### Your instructions:
Lines from the one containing "What magnitude of" through the last line of the data are to be repeated word for word, both ends included.

--- Start of Data supplied ---

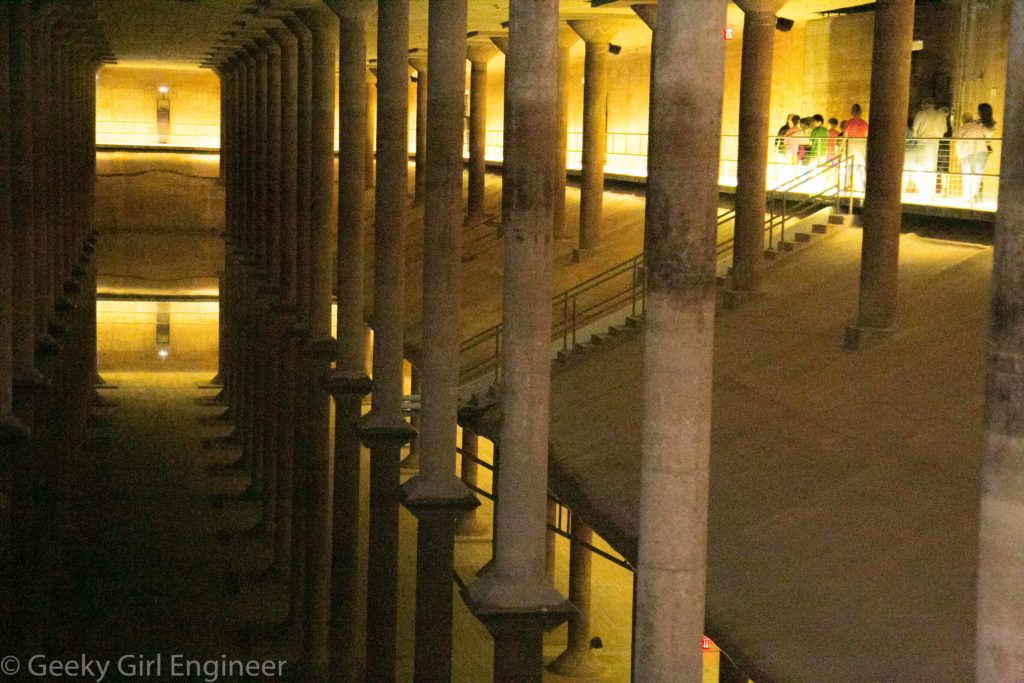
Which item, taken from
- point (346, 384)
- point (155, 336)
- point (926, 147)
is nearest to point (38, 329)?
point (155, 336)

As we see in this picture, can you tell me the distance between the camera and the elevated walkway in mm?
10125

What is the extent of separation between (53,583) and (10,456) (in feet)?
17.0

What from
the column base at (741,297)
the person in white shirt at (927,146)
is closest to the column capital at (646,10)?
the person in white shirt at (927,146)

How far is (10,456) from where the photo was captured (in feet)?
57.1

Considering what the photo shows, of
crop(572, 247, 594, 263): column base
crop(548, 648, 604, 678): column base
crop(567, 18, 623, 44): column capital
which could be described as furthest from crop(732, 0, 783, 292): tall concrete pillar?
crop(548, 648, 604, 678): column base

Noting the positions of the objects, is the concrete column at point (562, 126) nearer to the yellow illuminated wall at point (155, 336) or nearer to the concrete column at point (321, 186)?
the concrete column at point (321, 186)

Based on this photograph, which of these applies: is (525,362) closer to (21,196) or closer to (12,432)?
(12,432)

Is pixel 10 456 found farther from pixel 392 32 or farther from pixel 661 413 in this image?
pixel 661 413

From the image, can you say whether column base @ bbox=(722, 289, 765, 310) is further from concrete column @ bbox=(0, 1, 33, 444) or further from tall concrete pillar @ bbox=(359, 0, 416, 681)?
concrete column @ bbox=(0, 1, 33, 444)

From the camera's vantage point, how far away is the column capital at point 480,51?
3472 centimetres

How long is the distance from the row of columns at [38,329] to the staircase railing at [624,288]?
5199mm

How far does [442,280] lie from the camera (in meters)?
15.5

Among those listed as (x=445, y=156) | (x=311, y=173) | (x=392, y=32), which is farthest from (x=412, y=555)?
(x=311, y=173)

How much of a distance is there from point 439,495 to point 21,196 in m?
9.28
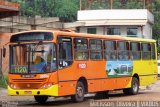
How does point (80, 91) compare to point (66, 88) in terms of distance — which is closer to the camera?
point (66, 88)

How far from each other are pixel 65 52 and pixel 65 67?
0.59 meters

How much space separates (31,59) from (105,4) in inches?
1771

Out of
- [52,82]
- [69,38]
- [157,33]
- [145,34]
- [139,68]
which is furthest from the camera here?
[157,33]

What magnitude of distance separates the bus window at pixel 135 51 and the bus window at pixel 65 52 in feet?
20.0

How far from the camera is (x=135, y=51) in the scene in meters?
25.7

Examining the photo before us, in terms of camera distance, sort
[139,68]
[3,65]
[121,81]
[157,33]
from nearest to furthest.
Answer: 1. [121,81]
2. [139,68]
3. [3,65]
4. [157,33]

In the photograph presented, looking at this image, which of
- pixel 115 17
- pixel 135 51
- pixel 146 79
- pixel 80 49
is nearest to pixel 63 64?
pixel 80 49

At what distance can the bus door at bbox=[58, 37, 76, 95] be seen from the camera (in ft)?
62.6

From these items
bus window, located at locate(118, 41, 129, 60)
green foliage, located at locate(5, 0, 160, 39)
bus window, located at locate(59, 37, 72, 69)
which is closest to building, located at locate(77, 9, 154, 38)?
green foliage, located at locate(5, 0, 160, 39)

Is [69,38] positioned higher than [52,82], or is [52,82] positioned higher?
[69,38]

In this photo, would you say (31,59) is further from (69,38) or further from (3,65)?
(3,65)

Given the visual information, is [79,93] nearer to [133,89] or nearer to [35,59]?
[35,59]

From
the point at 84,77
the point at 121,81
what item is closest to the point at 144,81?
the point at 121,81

--- End of Data supplied ---

### Exercise response:
What magnitude of distance separates the bus window at pixel 135 51 and the bus window at pixel 65 52 in feet?
20.0

How far from the camera is (x=135, y=51) in the scene in meters?
25.7

Examining the photo before us, in terms of camera distance, sort
[139,68]
[3,65]
[121,81]
[157,33]
from nearest to furthest.
Answer: 1. [121,81]
2. [139,68]
3. [3,65]
4. [157,33]

In the photograph presented, looking at this image, which of
- pixel 115 17
- pixel 135 51
- pixel 146 79
- pixel 80 49
is nearest to pixel 63 64?
pixel 80 49

At what distance can the bus door at bbox=[58, 37, 76, 95] be seen from the camera (in ft)?
62.6

From these items
bus window, located at locate(118, 41, 129, 60)
green foliage, located at locate(5, 0, 160, 39)
bus window, located at locate(59, 37, 72, 69)
which is closest to building, located at locate(77, 9, 154, 38)?
green foliage, located at locate(5, 0, 160, 39)

Is [69,38] positioned higher than [52,82], or is [52,82] positioned higher?
[69,38]

In this photo, would you say (31,59) is further from (69,38) or further from (3,65)?
(3,65)

Given the visual information, is [79,93] nearer to [133,89] or nearer to [35,59]?
[35,59]

From
the point at 84,77
the point at 121,81
what item is closest to the point at 144,81?
the point at 121,81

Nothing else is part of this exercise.